LS:  In the book, the main character, Ben Mendelssohn, is an “Epilogist”: someone who writes endings for others’ works, or, as he is described in the first chapter, “crafting surprise endings for a living.” He is always anonymous and yet eventually is known by reputation due to his signature touches. Often in the narrative he is referred to as a “righter,” which always made me chuckle. How did you ever come up with such an occupation for your central character?

OTG: Ben’s profession is a derivative of the bigger story, or subtext for that matter. I wanted to tell the story of a person looking for an ending to his own story, and it seemed only right to me that this would be that person’s profession. After all, Ben is very good at what he does, but has to confront some serious issues when dealing with the prospects of his individual ending. In a way, Ben is a reflection of each and every one of us, since we’re all righters in our own private tales. Once a woman asked me if such a profession exists, and I nodded and added, after a brief pause, “But only in Europe.”
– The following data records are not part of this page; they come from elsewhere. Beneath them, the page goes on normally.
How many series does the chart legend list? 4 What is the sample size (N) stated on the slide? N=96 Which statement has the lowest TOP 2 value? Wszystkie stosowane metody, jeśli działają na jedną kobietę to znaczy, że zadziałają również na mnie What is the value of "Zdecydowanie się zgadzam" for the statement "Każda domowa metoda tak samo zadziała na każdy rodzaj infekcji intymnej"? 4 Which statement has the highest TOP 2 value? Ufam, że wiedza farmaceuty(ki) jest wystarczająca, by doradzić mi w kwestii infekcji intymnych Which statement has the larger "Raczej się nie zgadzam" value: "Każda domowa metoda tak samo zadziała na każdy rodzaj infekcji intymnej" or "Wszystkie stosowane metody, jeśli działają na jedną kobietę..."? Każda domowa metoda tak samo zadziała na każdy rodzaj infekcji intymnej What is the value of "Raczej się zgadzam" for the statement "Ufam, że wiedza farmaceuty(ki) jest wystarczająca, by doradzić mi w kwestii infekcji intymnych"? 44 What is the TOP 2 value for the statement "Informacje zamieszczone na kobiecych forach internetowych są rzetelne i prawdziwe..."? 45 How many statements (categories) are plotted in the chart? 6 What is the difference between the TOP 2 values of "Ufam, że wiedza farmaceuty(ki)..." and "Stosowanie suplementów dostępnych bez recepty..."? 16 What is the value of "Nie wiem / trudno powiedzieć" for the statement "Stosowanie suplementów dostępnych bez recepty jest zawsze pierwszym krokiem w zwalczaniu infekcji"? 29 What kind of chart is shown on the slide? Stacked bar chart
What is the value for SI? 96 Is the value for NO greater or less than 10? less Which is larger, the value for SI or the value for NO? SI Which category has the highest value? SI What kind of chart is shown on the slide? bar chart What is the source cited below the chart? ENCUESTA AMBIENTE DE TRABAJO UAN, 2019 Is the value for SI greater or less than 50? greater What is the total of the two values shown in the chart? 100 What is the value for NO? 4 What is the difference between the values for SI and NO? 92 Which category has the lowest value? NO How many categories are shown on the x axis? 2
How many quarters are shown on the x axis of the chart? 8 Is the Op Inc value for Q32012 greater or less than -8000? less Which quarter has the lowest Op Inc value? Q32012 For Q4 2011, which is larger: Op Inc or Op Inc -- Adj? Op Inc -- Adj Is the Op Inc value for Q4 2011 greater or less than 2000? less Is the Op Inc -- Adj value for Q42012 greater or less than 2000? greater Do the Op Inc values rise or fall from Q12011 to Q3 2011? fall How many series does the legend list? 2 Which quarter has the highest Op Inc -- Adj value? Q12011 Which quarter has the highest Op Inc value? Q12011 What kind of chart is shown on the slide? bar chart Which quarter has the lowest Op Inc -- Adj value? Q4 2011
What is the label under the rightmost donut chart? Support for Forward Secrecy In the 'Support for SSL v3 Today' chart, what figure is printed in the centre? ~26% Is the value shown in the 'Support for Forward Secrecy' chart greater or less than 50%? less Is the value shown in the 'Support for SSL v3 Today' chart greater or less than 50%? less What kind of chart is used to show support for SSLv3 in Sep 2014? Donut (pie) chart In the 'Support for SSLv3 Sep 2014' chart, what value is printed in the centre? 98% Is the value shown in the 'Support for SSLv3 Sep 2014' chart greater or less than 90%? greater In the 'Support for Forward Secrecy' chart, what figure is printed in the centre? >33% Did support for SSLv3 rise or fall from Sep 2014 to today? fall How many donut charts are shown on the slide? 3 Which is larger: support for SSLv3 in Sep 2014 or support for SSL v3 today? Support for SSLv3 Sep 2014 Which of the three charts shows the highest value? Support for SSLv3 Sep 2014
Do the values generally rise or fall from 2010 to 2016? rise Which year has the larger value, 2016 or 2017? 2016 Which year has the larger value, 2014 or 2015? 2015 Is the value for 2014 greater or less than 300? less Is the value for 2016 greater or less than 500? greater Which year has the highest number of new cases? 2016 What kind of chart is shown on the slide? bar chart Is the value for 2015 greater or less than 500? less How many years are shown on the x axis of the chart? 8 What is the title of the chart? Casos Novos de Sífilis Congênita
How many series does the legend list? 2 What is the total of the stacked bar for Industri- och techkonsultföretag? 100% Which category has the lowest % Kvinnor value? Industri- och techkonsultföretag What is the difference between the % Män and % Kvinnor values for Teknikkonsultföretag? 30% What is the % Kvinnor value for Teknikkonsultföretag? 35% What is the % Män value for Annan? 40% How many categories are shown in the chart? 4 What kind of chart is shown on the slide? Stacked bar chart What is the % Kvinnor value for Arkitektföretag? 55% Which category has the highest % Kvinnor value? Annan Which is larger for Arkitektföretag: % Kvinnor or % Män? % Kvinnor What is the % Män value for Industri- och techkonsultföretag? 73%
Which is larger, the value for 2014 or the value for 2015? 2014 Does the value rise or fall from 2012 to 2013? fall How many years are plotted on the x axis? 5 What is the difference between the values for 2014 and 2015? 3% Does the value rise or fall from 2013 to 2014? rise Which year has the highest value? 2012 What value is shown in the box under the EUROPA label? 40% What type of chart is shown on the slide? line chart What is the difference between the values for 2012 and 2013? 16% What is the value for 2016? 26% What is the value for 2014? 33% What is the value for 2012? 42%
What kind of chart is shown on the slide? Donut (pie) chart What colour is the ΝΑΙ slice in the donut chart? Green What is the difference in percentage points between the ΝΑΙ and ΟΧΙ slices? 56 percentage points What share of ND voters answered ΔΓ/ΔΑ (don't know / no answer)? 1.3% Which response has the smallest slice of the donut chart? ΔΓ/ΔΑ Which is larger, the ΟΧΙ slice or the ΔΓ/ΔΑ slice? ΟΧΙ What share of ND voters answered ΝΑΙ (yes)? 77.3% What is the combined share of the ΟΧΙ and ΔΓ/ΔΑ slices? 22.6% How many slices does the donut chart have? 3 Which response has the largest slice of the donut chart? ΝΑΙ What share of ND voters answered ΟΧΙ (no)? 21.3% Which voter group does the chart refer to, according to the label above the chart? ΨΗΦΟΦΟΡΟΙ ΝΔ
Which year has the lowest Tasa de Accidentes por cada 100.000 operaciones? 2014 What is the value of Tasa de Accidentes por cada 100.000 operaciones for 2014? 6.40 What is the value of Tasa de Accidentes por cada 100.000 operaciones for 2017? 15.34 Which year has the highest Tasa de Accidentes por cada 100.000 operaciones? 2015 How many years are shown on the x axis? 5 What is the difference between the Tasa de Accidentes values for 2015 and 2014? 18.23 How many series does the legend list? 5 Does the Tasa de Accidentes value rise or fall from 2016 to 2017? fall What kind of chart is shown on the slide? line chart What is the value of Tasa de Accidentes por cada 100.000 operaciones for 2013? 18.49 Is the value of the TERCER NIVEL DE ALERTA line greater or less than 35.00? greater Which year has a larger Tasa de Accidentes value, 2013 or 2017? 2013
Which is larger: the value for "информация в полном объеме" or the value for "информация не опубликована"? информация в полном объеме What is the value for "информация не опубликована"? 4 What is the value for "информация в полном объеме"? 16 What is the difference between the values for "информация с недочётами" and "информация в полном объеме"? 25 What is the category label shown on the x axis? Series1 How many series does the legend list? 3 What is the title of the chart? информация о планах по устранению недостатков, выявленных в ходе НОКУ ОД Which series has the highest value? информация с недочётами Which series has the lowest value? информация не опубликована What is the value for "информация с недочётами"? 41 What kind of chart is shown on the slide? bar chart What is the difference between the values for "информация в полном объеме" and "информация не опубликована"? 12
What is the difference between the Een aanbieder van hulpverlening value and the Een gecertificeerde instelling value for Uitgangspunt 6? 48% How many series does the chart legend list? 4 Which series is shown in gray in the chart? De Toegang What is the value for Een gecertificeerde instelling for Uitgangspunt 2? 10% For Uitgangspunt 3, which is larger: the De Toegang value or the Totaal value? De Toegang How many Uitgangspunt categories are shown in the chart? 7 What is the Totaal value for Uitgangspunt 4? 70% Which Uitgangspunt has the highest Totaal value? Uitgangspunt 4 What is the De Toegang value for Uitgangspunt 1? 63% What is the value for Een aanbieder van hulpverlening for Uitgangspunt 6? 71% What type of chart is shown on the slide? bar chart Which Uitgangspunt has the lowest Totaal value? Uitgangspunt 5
LS: You have spoken of your love of music (Kate Bush and Dmitry Shostakovich, specifically) and list “every book I have ever read” as influences in your writing. Obviously, from the character of Rafael Kolanski, you know a thing or two about art. Your own writing has encompassed short stories, novels, scripts, a children’s book, and even the story for a rock opera! Plus you teach. Has your life always revolved about the arts, or do you secretly wish you had been a footballer or an accountant?

OTG: Sorry to disappoint, but my life has always revolved around art. Literature, music, cinema, dance and the fine arts are my mental nourishment. Trust me, you don’t want me to be your accountant and much worse than that, a footballer. However, if I hadn’t been a writer, I would have been a classical conductor. How boring of me, eh?

LS: Will you be touring the United States or other countries in support of the English language release of The World of the End? What’s next for you?

OTG: Not that I know of. Next summer I’m in Texas, teaching a semester at the fiction program, so I guess I’ll be doing some touring. Apart from that, I just started working on my sixth novel, which will take forever to write, and since the book has just come out, I’m sure there’s a lot more in the offing.